6 is an enlarged view showing a state where Ni particles are sandwiched between bumps and pads in FIG. 5. FIG.

FIG. 7 is a diagram showing a state in which another conventional conductive adhesive is used for bonding an electronic component and a substrate.

FIG. 8 is an enlarged view showing a state where Au particles are sandwiched between bumps and pads in FIG. 7;

FIG. 9 is a diagram showing hardness and volume resistivity of each material constituting the conductive filler.

[Explanation of symbols]

 4 Bumps of Electronic Parts 5 Pads of Substrate 6 Circuit Board 7 Electronic Parts 21 Electronic Conductive Adhesive with Au Coated Ni Particles 22 Adhesive 23 Au Coated Ni Particles 24 Au Film (Shell) 25 Ni Particles (Nucleus)
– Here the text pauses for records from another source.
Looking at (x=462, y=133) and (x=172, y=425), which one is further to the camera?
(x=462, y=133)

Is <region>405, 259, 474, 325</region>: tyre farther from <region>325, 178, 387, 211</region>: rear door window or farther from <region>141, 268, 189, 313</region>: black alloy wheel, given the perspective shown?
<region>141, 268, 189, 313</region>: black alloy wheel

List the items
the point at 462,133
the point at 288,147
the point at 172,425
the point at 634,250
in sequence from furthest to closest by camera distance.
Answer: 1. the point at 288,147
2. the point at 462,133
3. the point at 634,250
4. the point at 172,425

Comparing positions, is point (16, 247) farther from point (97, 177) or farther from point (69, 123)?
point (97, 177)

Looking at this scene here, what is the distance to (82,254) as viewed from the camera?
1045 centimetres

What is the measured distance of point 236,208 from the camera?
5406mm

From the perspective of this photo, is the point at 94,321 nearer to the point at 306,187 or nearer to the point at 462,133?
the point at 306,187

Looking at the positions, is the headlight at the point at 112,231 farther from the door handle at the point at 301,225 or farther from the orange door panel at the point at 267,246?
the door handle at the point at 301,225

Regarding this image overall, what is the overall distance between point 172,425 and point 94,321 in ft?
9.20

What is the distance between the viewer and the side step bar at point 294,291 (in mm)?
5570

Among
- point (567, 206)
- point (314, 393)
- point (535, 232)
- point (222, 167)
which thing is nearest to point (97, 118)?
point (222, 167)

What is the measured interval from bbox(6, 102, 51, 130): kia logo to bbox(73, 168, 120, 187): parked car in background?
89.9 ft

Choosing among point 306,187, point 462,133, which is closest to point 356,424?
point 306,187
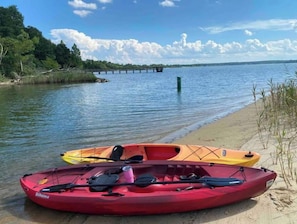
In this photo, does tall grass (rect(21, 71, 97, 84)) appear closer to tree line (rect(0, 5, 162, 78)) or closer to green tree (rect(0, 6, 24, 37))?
tree line (rect(0, 5, 162, 78))

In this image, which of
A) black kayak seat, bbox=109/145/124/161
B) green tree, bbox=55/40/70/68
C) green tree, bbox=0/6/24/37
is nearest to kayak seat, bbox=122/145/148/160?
black kayak seat, bbox=109/145/124/161

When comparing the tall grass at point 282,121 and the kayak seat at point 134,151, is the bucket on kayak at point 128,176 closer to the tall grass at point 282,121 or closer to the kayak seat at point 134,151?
the kayak seat at point 134,151

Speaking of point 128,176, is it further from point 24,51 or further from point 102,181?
point 24,51

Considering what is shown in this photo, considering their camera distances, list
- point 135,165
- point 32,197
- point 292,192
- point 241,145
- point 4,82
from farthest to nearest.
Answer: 1. point 4,82
2. point 241,145
3. point 135,165
4. point 32,197
5. point 292,192

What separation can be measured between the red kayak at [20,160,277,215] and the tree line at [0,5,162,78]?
5428cm

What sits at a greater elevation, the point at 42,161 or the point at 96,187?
the point at 96,187

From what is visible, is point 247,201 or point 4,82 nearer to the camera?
point 247,201

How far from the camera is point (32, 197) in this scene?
5215 millimetres

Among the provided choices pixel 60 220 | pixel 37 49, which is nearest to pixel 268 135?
pixel 60 220

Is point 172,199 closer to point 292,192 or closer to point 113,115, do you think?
point 292,192

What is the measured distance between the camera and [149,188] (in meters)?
4.86

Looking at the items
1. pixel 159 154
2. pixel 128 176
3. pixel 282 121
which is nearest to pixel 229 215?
pixel 128 176

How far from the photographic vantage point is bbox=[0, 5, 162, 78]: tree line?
57.2m

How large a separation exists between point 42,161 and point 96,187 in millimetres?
3971
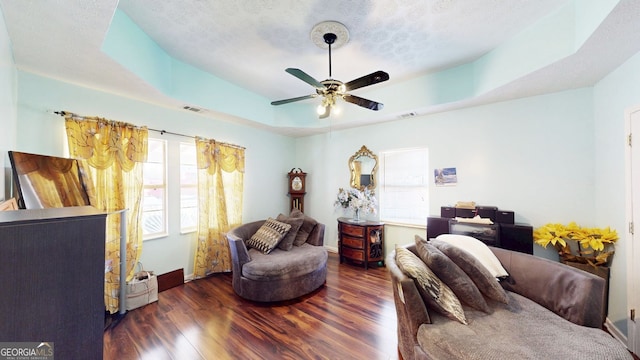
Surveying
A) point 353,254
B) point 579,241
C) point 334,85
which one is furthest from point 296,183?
point 579,241

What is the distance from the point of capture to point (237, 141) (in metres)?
3.96

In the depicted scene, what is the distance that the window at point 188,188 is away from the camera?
11.0 feet

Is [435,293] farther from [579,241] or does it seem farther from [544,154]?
[544,154]

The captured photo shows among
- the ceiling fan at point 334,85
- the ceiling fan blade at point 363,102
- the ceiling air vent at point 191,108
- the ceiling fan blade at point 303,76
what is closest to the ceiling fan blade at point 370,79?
the ceiling fan at point 334,85

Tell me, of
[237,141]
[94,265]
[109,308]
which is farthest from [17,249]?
Result: [237,141]

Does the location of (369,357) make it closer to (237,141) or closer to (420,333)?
(420,333)

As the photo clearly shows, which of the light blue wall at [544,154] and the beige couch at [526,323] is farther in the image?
the light blue wall at [544,154]

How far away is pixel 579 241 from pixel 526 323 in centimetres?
163

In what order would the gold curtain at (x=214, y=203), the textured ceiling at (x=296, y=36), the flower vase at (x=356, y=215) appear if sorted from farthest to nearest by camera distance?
the flower vase at (x=356, y=215)
the gold curtain at (x=214, y=203)
the textured ceiling at (x=296, y=36)

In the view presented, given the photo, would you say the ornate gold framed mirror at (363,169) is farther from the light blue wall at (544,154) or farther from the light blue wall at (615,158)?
the light blue wall at (615,158)

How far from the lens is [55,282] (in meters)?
0.69

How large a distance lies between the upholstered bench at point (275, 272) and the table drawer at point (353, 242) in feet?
2.66

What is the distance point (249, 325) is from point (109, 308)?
150 centimetres

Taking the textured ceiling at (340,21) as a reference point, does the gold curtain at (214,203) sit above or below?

─────────────────────────────────────────────────── ─── Continuation of the front page (51) Int.Cl. ⁶ Identification number Internal reference number FI Technical indication location H05K 3/32 B 8718-4E (72) Inventor Katsuhide Natori 1015 Kamitadanaka, Nakahara-ku, Kawasaki-shi, Kanagawa Within Fujitsu Limited

Claims (1)

[Claims] 1. An adhesive comprising a filler added to the adhesive, wherein the filler comprises a core and a shell covering the core, and the core has a hardness higher than that of the shell. And the shell has a lower resistivity than the core.